At 160 meters above sea level, the El Faro de Mazatlán is said to be the highest naturally located lighthouse in the world. I don’t know for sure that this is true, but neither can I find evidence to contradict it (see my notes on Gibraltar at the end of this post). What I do know is that a hike up our beloved El Faro hill is WELL worth it. In every season of the year it is gorgeous!
Your hike up the hill will only take 15-20 minutes. There are plenty of people who run the route. It starts out as a dirt path, and higher up turns into about 300 concrete steps which wind their way around a few switchbacks. Each turn and each elevation provides you a different vantage, and all are delightful.

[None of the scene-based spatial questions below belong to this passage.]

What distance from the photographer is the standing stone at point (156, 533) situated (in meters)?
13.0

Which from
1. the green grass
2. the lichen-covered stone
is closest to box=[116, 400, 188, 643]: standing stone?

It’s as pretty on a clear day as on the rare cloudy or rainy one.
You’ll see ferries, cargo ships, shrimping boats, fishing boats, party boats, sailboats, and pangas.
You start your hike on the east side of the port. This is where many of the fishing excursions and party boats load their passengers, and there are a few dry docks and boat repair facilities to catch your interest.
At the entrance to the lighthouse walk, at the base in front of the port, is a coconut seller. You might want to join him for some refreshment on the way up or down.
The flora and fauna on your hike will delight your senses. In the early spring the cacti bloom. The green contrasting with the brilliant blue of the ocean will make you so glad you came! In just about any season of the year you’ll see something flowering.
We climb the lighthouse hill at least once a week, we enjoy it that much. Two weeks ago I told everyone we were “Wasting Away Again in I-gu-a-na-ville,” because we saw at least eight different iguanas sunning themselves during our climb to the top. We saw lime green, deep green, yellow, orange, brown and black iguanas.
This week I had to change that to “Arañaville,” as the spiders were out spinning their webs in whatever direction you cared to look. It was incredibly gorgeous!
Along the route people have graffitied the stairs. Near the top of the stairs is one of my favorites: a Spanish lesson. It teaches the difference between “top” and “abyss,” which sound similar in Spanish (or at least the Mexican version of the language).
Once you reach the top, and after you take in the view to your heart’s desire, there is also a trail that takes you down behind the lighthouse, on the other side. There are several resting places, and a steep climb involving rope at one point that leads down to the water.
Here you can see our much-worshipped cervecería, the Modelo beer brewery, from lighthouse hill.
NOTE: The highest lighthouse in the world, some have told me, is the Europa Point lighthouse on Gibraltar. However, though the Rock of Gibraltar is 426 meters high, the lighthouse is located on the waterfront, not the top. There is only an aviation beacon at the top of the Rock of Gibraltar. Thus, I’m not sure how our local El Faro ranks globally. It may indeed be the highest.